§ **Your goal**: Leave out the pictures and print the records below exactly.
╭─ Listed entries
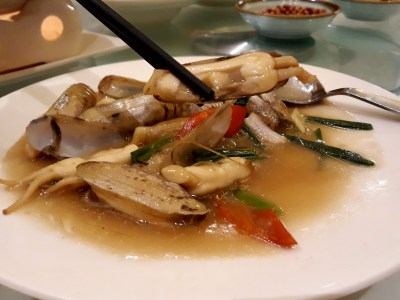 Putien Duo Tou Clams Festival 2018 Is Back Again – Picking up the Stir-fried Duo Tou Clam with Ginger and Spring Onion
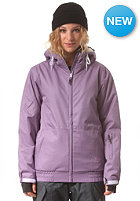 LIGHT Womens Bloom Jacket orchid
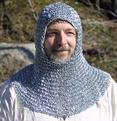 IR80723H  RIVETED CHAINMAIL HOOD BY IOTC ARMOURY
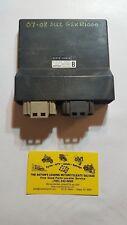 2007 2008 Suzuki GSXR1000 CDI ECM Igniter Ignition Module 32920-21H10 OEM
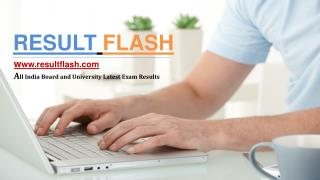 Himtu Results | Jiwaji-University Results | Jaduniv Results - ResultFlash.com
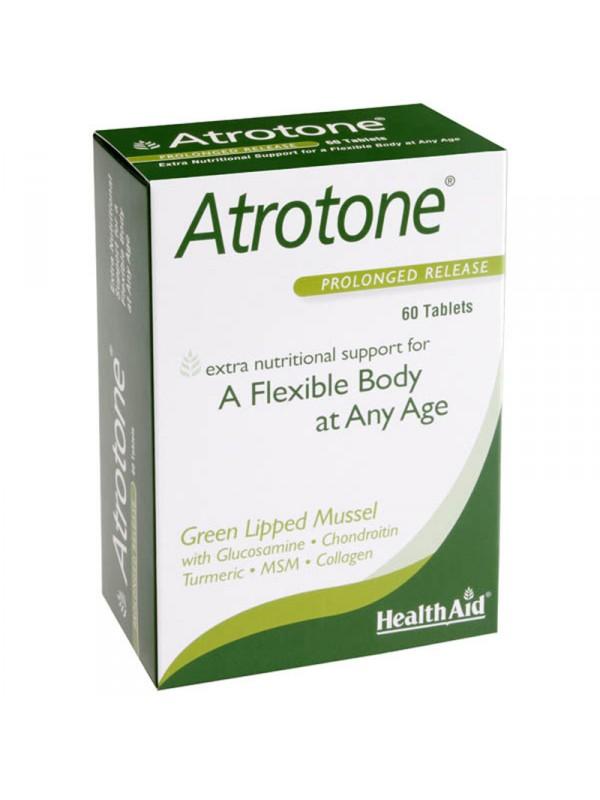 ATROTONE 60 COMPRIMIDOS - HEALTH AID - 5019781000067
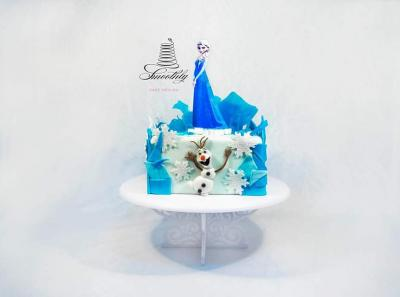 frozen cake by smoothly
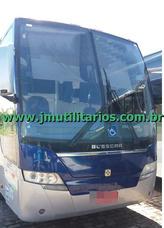 Busscar Junbuss 360 Elegance Ano 2009 Scania K 380 Jm Cod.17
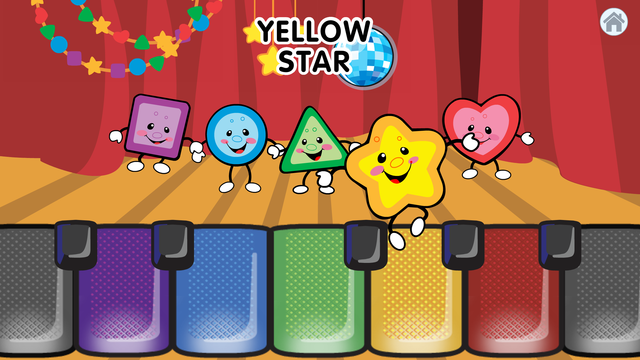 Laugh & Learn™ Shapes & Colors screenshot 5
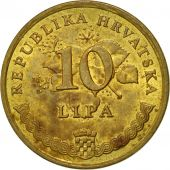 Monnaie, Croatie, 10 Lipa, 2001, TTB, Brass plated steel, KM:6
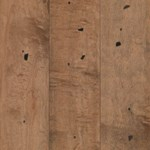 "Mohawk Greyson: Sienna Maple 3/8"" x 5"" Engineered Hardwood WEC56 14"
╰─
§ **Task result**:
 Putien Duo Tou Clams Festival 2018 Is Back Again – Picking up the Stir-fried Duo Tou Clam with Ginger and Spring Onion
 LIGHT Womens Bloom Jacket orchid
 IR80723H  RIVETED CHAINMAIL HOOD BY IOTC ARMOURY
 2007 2008 Suzuki GSXR1000 CDI ECM Igniter Ignition Module 32920-21H10 OEM
 Himtu Results | Jiwaji-University Results | Jaduniv Results - ResultFlash.com
 ATROTONE 60 COMPRIMIDOS - HEALTH AID - 5019781000067
 frozen cake by smoothly
 Busscar Junbuss 360 Elegance Ano 2009 Scania K 380 Jm Cod.17
 Laugh & Learn™ Shapes & Colors screenshot 5
 Monnaie, Croatie, 10 Lipa, 2001, TTB, Brass plated steel, KM:6
 "Mohawk Greyson: Sienna Maple 3/8"" x 5"" Engineered Hardwood WEC56 14"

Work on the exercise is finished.